We’ve got to stop shunning one parent to make the other parent stand out. For that would mean falling in a vicious cycle with one of them always being under-represented. There’s a reason why both fatherhood and motherhood exist. Each one is a noble contribution to life. No inferior than the other. And should both, therefore, be represented better.

In an era that has redefined the very concept of a family by embracing lesbian families, gay families, trans families and single parent families, surely we can come up with a better imagery for a mother and a father. By lowering the female counterpart from the lofty pedestal we’ve put her on. And putting the male counterpart on a footstool at the very least. So young boys will aspire to be better fathers. So fathers who’re doing an A+ job at being fathers, see it with a sense of pride. Not just as their duty. So dads who’re not lifting a finger around the house, know what a shitty dad means. Them.

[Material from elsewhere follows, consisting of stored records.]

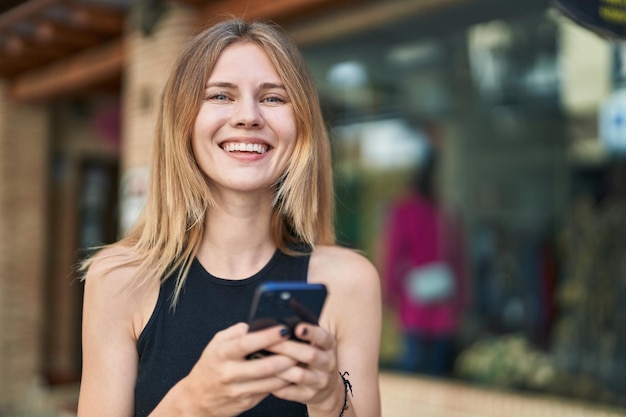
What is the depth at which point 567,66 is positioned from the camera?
21.9ft

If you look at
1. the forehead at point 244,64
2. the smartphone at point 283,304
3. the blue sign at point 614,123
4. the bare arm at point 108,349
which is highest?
the blue sign at point 614,123

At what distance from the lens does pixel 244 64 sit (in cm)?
151

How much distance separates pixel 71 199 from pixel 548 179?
215 inches

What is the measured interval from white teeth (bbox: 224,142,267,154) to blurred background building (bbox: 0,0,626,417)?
3.12 metres

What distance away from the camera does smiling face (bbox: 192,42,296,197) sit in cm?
149

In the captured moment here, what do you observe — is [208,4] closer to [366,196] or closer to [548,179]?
[366,196]

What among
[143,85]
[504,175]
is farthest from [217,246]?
[504,175]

Little wonder why equal sharing of responsibilities among spouses, is still not as obvious as it ought to be. A father who does more than just change the occasional diaper, is a haloed one. Not a common one.

And a mother who is just as passionate about her job as her husband, is either accused of neglecting her mom code or is not being appreciated for what she’s bringing to the table.

To cut a long story short, we need better mom heroes and more dad heroes. Since the media is unlikely to oblige overnight, a little nudge from you would help. Yes you, fellow netizen who’s reading this article. (Assuming someone has made it this far in my article.) Next year when Mother’s Day comes by, try not to pressurise your mum with an over-compliment that she can never live up to. And on Father’s Day, start by at least wishing him a Happy Father’s Day.